Положим, что отыскались картины, но почему в холстах? А это вот что: это начало большого сюжета. Листая полотна, как книгу, на верхнем я видел пруд с кувшинками и увязшую лодку. В лодке девушка ‒ пересаженная из-под берёзы, где я её помню. Пёстрая кофточка та же, но вполоборота лицо: мучнистая кожа, веснушки, линия нежной щеки. Какое было бы счастье мне оказаться там! Её я узнал, хотя она отвернулась и держит зонтик над головой. Та же рука, которая рядом с другой лежала у ней на коленях, ‒ полная, детская, и рыжий затылок, плечо. Дальше в лодке заметен гребец. Он отвернулся по ходу челна назад и табанит веслом, соломенная шляпа ‒ благословение в летний день и весёлое счастье ‒ сдвинута на затылок. Вот я и рисую, мой карандаш разошёлся и не ленится, рука что-то помнит, а что-то припоминает. Эта лёгкость руки заслуживает доверия, и отсюда куда ни пойдёшь, счастье найдёшь. Как я не знал этого раньше? Забыл? Насвистываю, и после пустых пробных свистков нападаю на песенку про короля Генри Четвёртого, а я её очень люблю. Уже я думал, что обленился, но вот же ‒ работаю. Уже первый сюжет развивается бесконечно, а если я доберусь до второго, до третьего? Когда разыщу картины, то каждую охвачу багетом, ведь я режу по дереву, в пыльной комнате за стеной лежат мои деревянные начинания. Я режу по красному дереву, твёрдому, но на всё есть приём. По краю картины резьба потечёт цветами, розетками; а к той, что под этой, ‒ головами, трофеями; к третьей ‒ звёздами, путтами и венками.

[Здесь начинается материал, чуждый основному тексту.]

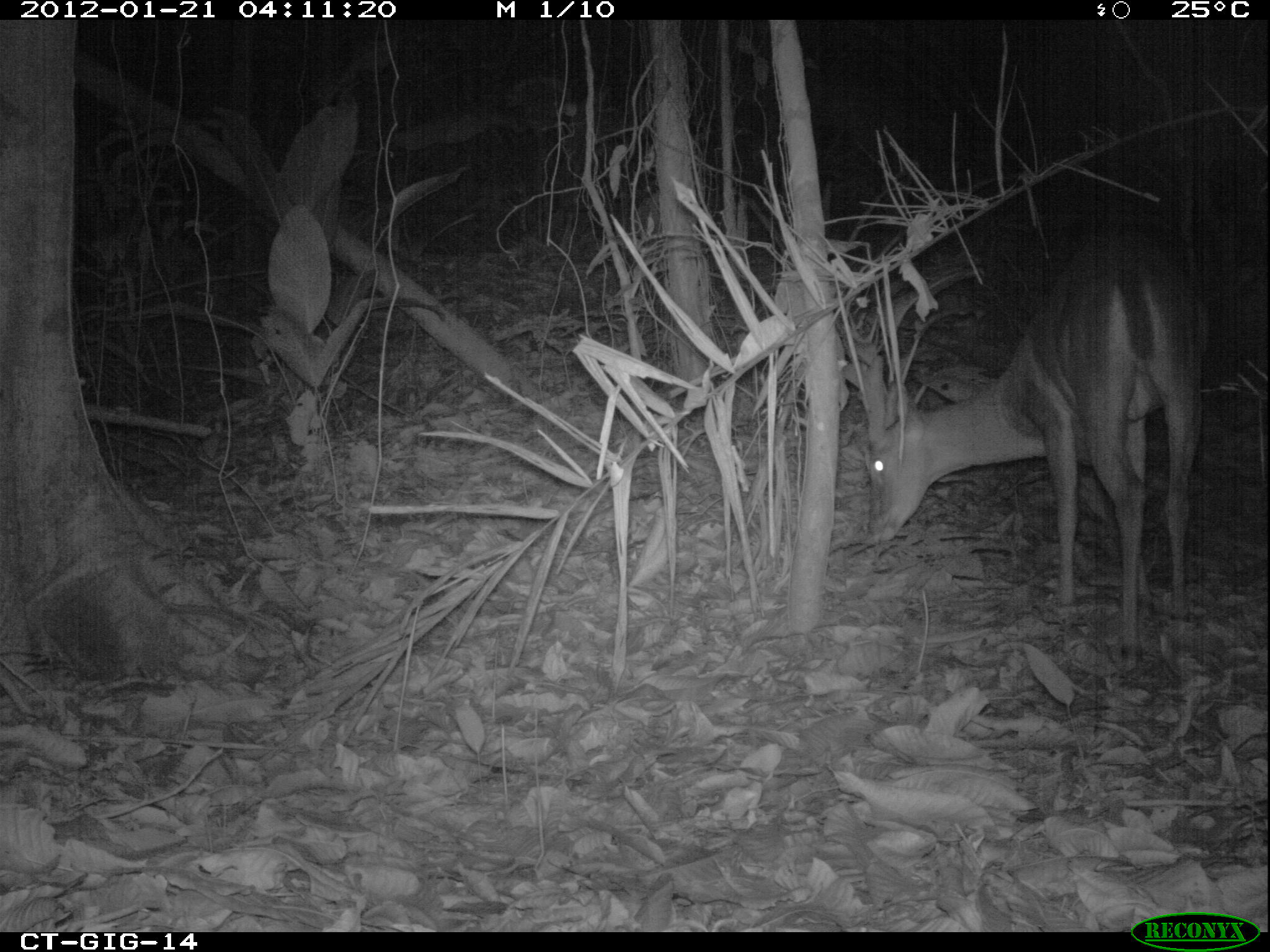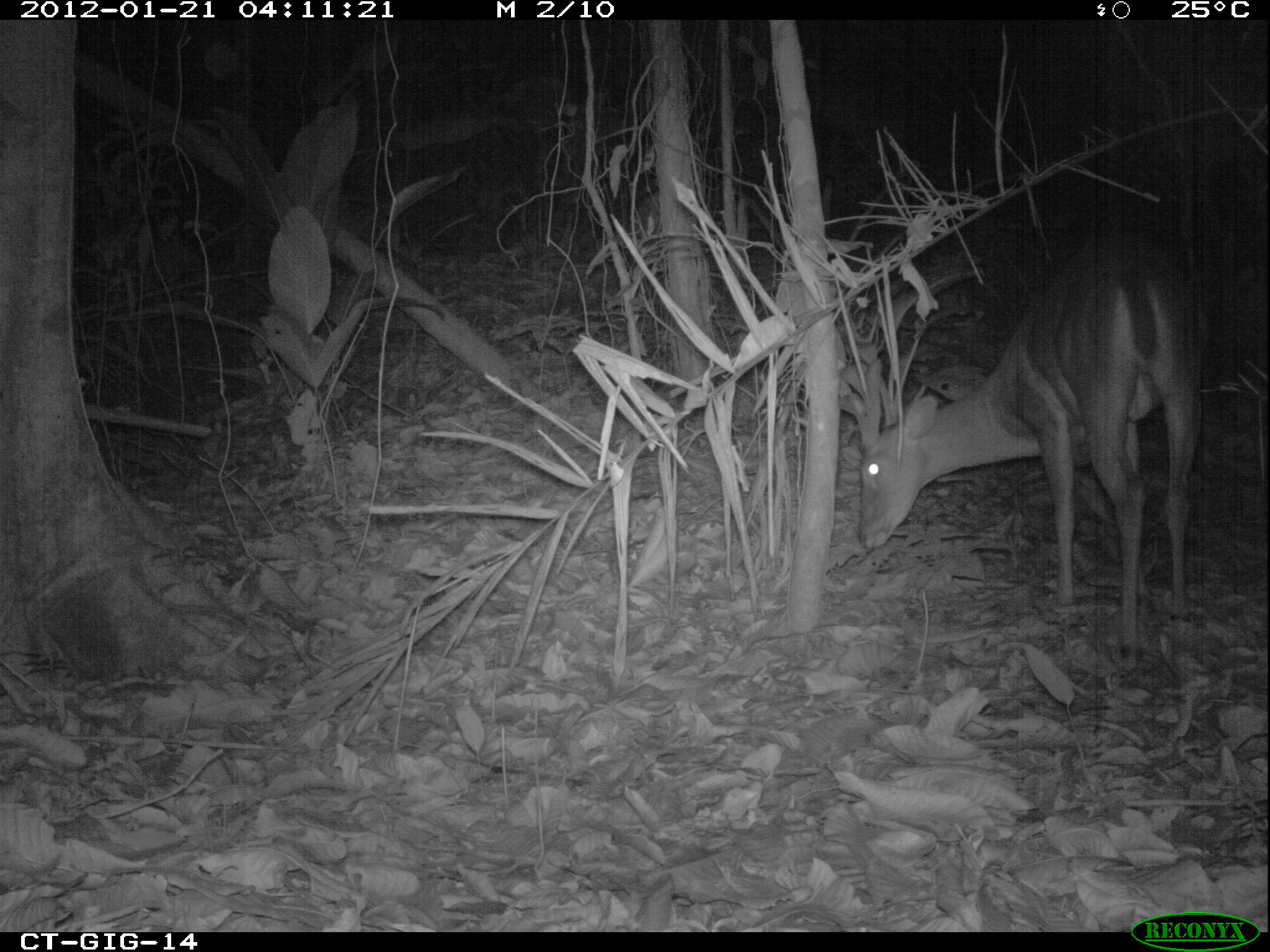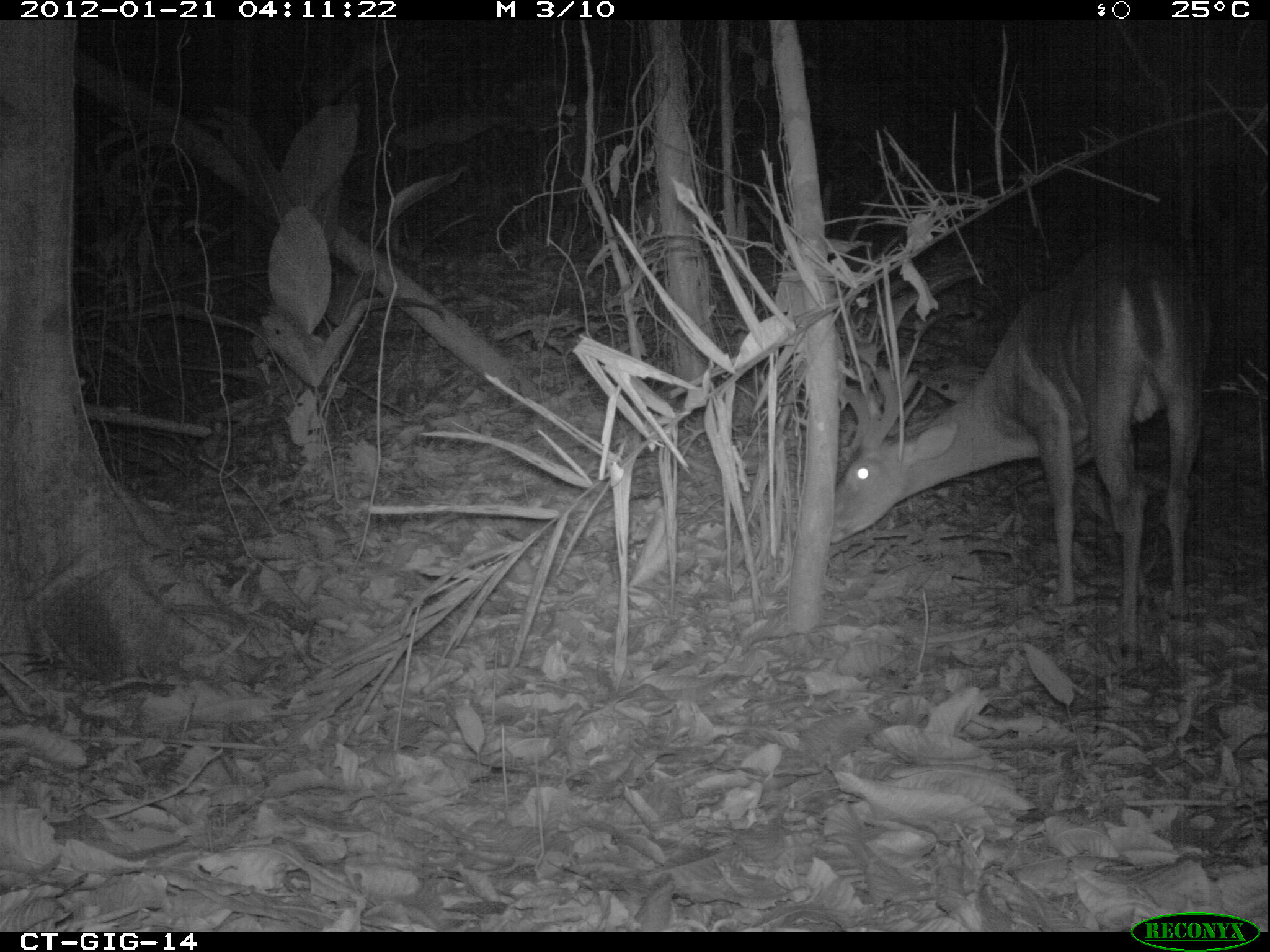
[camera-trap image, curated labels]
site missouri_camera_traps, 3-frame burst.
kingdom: Animalia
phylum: Chordata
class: Mammalia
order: Artiodactyla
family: Cervidae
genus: Odocoileus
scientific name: Odocoileus virginianus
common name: white-tailed deer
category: white tailed deer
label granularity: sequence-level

Говорят о сюжетах, что они все разобраны: что рассказ, что либретто, что, тем более, повесть, что начертание плана жизни и тому подобное. Ловушки сюжета ‒ узор и орнамент, и нет никого спокойнее и достойнее, чем вышивальщица, или вязальщица, или мастерица винтажа и виноватых взоров. Окликни во время работы любую из них, и она поднимет глаза, безмятежные, как цветы. Есть, кроме того, красноречие ‒ тоже прекрасная вещь, но чреватая выеденными местами. Когда режешь раму, то обтекаешь сюжет с доброй услужливостью мастерового: чем могу, чем могу. Мастер давно прогуливается по небесам и забыл свои умелые труды, только иногда напрягает лицо и смотрит на праздные руки, но для него это ничем не кончается. Зато я налегаю на острый ножик. Мне что? Само получается, когда не ленишься, и чудеса выскакивают из дерева. Я чешу свою грудь, так удачно поросшую волосами, смеюсь, и это не серебро, а золото смеха.
Саша, мне, как Вы легко догадаетесь, это непонятно. Но! Но все равно красиво, и прочла с искренним удовольствием. Вы явно совершенствуетесь в своем собственном (недоступном мне) направлении.